Recommendations for clinical practice
To enhance the evaluation and management of mild traumatic brain injury (mTBI) in clinical settings, standardising the use of evidence-based assessment tools is imperative. Clinicians should adopt a multimodal approach that combines subjective symptom reporting with objective measures, utilising instruments such as the SCAT, Glasgow Coma Scale, and neurocognitive screening tests according to patient age and context. While the Glasgow Coma Scale remains crucial for initial triage, its limitations in detecting subtle cognitive deficits underscore the need for supplementary tools like the SCAT or MACE, which provide broader insight into the clinical picture.
Early recognition and prompt assessment are critical. Healthcare professionals working in environments where mTBI is prevalentāsuch as sports fields, emergency departments, and military unitsāshould receive appropriate training to identify early symptoms and administer validated tools effectively. Integrating symptom-specific questionnaires, such as the Post-Concussion Symptom Scale, during both acute and follow-up visits allows for monitoring symptom persistence or resolution, thus guiding decisions about return to normal activities.
Given the growing body of evidence supporting their utility, clinicians should consider incorporating emerging technologies, such as portable EEG devices and blood-based biomarkers, into diagnostic pathways when available and practical. However, any such integration must be accompanied by standardised protocols to ensure consistency and interpretative accuracy. Further, clinicians should maintain a high index of suspicion for atypical presentations in populations such as children, older patients, and individuals with comorbid conditions, where mTBI symptoms may diverge from conventional profiles or be under-reported.
A key recommendation is to establish and utilise baseline assessments, particularly in settings with recurrent mTBI risk, such as athletics and military operations. Baseline data allow post-injury comparison and enhance the reliability of tools like SCAT or neurocognitive testing. When baseline data are unavailable, clinicians should interpret assessment results cautiously and consider a more conservative management strategy to ensure patient safety.
Communication plays a central role in effective mTBI management. Clinicians should ensure patients and their families understand the nature of the injury, expected recovery timelines, and the importance of follow-up care. Standardising discharge instructions and educational materials can help reinforce early symptom monitoring at home and encourage timely re-presentation if new or worsening symptoms emerge.

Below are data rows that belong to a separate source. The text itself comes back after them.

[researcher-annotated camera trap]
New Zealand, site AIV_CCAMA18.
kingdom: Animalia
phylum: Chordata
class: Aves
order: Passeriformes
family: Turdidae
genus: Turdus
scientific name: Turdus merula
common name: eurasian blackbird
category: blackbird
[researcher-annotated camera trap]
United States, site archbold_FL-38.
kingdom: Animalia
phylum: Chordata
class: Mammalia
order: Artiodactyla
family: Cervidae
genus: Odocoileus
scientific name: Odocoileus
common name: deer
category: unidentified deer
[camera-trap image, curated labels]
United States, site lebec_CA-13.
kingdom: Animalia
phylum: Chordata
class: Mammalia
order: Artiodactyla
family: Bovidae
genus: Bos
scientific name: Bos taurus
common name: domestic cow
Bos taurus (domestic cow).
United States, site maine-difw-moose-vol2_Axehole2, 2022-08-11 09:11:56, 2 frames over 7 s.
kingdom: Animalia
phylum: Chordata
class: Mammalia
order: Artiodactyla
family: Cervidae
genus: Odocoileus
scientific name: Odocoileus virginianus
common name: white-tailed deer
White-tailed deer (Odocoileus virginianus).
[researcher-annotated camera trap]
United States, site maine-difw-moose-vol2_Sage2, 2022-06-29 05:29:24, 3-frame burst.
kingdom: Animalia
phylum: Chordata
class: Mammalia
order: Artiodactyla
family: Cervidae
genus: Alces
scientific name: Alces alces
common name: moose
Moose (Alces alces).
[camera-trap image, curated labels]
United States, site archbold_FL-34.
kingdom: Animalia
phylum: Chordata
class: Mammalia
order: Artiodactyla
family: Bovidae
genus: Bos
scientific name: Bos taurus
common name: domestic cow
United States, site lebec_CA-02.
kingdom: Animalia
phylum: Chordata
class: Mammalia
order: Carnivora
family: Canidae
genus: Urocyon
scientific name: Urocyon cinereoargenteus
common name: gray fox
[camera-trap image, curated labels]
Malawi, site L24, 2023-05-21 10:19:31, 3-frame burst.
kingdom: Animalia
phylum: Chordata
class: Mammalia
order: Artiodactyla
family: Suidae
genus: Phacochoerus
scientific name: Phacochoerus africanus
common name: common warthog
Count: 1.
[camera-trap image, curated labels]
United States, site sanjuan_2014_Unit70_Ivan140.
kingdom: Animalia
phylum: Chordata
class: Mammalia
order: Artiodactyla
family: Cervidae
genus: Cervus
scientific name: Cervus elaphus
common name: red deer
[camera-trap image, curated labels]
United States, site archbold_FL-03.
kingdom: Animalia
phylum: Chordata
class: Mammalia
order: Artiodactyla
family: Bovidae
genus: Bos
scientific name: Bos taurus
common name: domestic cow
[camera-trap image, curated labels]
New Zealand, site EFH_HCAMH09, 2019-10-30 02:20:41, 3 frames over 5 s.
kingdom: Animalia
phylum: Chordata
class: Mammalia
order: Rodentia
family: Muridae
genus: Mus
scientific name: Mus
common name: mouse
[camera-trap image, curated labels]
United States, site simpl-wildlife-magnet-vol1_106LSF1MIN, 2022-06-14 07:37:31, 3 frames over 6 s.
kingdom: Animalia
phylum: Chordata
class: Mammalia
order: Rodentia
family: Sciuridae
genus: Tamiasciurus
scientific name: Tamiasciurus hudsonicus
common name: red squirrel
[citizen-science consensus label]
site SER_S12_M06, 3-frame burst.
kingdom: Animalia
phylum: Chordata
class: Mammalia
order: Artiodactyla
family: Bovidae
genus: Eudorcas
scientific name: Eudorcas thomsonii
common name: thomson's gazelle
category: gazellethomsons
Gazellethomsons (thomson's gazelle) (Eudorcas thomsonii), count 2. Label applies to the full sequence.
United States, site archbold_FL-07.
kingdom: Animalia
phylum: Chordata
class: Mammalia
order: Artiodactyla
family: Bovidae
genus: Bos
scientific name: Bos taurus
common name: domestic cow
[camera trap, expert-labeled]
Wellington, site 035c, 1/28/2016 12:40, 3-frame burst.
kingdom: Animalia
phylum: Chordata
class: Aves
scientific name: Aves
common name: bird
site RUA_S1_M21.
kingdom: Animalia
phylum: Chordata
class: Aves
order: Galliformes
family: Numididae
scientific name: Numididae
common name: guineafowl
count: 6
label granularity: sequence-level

Finally, it is recommended that clinical practice incorporate a structured follow-up plan for patients diagnosed with mTBI. While many individuals experience symptom resolution within two weeks, others may develop persistent symptoms requiring multidisciplinary intervention, including neuropsychology, physiotherapy, or occupational therapy. Regular reassessment using consistent assessment tools permits more precise tracking of recovery and helps identify cases requiring specialised referral.
Incorporating these recommendations can improve diagnostic accuracy, streamline management, and support better short- and long-term outcomes for individuals affected by mTBI. Consistency in applying assessment tools such as the SCAT and Glasgow Coma Scale, alongside technological advances and patient education, forms the foundation of enhanced clinical practice in this challenging and evolving area of care.